One week after a rapist kicked in a Downers Grove woman's apartment door and attacked her, an anonymous tipster called police with a potential suspect's name.

The man matched the victim's description of her attacker. Six weeks later, detectives tracked Larry R. Barrett to a downstate jail in Mount Vernon, Ill., where he was being held on unrelated property-damage charges.

There was one problem.

Barrett, 22, refused to give a voluntary DNA sample to test against evidence collected from the Oct. 9, 2006, rape on Prentiss Drive. Prosecutors advised police they lacked enough evidence to get a search warrant.

So, sheriff's deputies seized Barrett's county-issued toothbrush during a Dec. 1, 2006, search of his Jefferson County jail cell. Authorities said forensic scientists later confirmed Barrett's DNA on the toothbrush matched that collected in the rape kit.

At issue, though, is whether authorities violated his Fourth Amendment right against unreasonable searches and seizures.

Justices have ruled jails and prisons are not beyond the U.S. Constitution's reach, but they severely limited those rights to balance them against the need for institutional safety.

Steve Dalton, a senior DuPage County assistant public defender, asked a judge to toss out the evidence. A court hearing began Tuesday.

"The personal property was seized for the purposes of a criminal investigation and not institutional security," Dalton said. "(It) is illegally seized evidence and should be suppressed."

He said Barrett was never a suspect until the anonymous tip, which came from a female using a pay phone in Southwest suburban Summit, less than a mile from the defendant's home. Prosecutors initially advised police the tip and similar physical description were not enough to get a judge to sign off on a DNA search warrant.

**Work task 1**
In the news report on the Downers Grove rape case, why did sheriff's deputies take Barrett's jail toothbrush? Explain in one to three sentences.
**Work task 2**
According to the Downers Grove rape case report, where was the anonymous tipster when she placed the call?
**Work task 3**
Write the next part of the news report on the Downers Grove rape case, starting after its final sentence.
The lines that come after this article have nothing to do with it.

**Supplied material**
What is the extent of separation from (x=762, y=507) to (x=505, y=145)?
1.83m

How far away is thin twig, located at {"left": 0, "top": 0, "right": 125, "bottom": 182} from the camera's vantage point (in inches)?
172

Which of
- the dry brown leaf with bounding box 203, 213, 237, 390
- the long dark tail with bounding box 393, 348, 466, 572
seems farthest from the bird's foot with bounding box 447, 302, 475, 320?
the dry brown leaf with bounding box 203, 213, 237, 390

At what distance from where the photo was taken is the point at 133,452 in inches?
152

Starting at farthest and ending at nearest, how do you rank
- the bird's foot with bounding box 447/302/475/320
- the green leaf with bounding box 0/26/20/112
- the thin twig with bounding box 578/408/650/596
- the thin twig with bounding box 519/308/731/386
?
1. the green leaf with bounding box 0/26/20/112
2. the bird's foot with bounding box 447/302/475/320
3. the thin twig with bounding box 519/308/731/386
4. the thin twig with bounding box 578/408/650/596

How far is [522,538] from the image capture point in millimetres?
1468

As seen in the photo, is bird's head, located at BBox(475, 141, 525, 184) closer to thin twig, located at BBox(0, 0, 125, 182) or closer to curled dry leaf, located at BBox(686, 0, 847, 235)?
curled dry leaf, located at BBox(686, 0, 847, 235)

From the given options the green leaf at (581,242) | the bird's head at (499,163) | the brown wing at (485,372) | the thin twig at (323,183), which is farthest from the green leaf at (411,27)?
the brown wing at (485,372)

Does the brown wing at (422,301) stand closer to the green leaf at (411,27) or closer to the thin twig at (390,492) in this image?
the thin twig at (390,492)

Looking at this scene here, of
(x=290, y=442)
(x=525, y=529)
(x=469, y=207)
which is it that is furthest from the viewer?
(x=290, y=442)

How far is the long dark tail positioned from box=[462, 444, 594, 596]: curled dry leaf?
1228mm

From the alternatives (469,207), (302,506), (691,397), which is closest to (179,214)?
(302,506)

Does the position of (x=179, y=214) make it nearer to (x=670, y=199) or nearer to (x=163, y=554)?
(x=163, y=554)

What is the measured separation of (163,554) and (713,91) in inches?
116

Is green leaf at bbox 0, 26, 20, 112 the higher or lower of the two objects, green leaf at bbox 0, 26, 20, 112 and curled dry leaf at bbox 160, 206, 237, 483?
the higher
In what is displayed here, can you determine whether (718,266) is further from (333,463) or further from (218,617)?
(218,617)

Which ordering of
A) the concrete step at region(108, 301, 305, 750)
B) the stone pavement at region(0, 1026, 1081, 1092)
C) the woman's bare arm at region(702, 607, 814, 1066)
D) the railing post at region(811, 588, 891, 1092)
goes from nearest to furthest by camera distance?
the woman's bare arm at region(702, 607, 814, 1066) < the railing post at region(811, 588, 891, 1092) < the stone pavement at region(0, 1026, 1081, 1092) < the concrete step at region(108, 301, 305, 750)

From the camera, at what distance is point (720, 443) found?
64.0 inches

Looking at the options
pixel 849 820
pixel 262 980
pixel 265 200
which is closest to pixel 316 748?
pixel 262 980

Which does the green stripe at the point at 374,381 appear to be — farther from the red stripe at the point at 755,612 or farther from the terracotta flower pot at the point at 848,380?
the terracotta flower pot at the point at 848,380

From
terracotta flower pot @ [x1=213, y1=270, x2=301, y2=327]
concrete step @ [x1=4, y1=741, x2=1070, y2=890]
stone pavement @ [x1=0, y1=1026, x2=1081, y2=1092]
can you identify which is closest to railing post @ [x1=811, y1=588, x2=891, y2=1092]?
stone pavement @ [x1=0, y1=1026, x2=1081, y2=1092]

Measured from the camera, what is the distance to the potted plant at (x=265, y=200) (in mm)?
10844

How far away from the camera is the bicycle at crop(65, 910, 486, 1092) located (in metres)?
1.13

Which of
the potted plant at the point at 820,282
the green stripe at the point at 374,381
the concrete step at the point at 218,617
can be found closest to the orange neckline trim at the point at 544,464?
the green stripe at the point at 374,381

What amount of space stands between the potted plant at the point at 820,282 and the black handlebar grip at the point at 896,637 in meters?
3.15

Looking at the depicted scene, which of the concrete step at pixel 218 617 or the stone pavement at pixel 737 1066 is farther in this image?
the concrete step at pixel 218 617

**Output 1**
Barrett refused to give a voluntary DNA sample, and prosecutors told police they did not have enough evidence to get a search warrant. Seizing his county-issued toothbrush during a search of his jail cell gave authorities his DNA to compare with the evidence from the rape kit.

**Output 2**
She was at a pay phone in Summit, less than a mile from the defendant's home.

**Output 3**
Prosecutor Liam Brennan agreed the cell search had nothing to do with security. Still, he argued the law is on his side. Though some courts have frowned upon evidence-collecting searches, the prosecutor noted, a greater majority found inmates such as Barrett have no legitimate expectation of privacy, regardless of what motivated the search.

Furthermore, he said, a warrantless search is allowed in circumstances where there is a diminished expectation of privacy if reasonable suspicion of a crime exists.

Before forensic experts confirmed the preliminary DNA match, police also learned the shoes Barrett was wearing when arrested in Jefferson County matched the impression found on the rape victim's door -- which the assailant had kicked open.

After being confronted with the shoe-print evidence, authorities said Barrett made incriminating statements. The defense argues those statements should be tossed because they are tainted, too.

DuPage Circuit Judge Michael Burke has not ruled yet. The court hearing on the issue was continued until later this month. Barrett remains in the DuPage County jail. He is charged with aggravated criminal sexual assault, home invasion and burglary.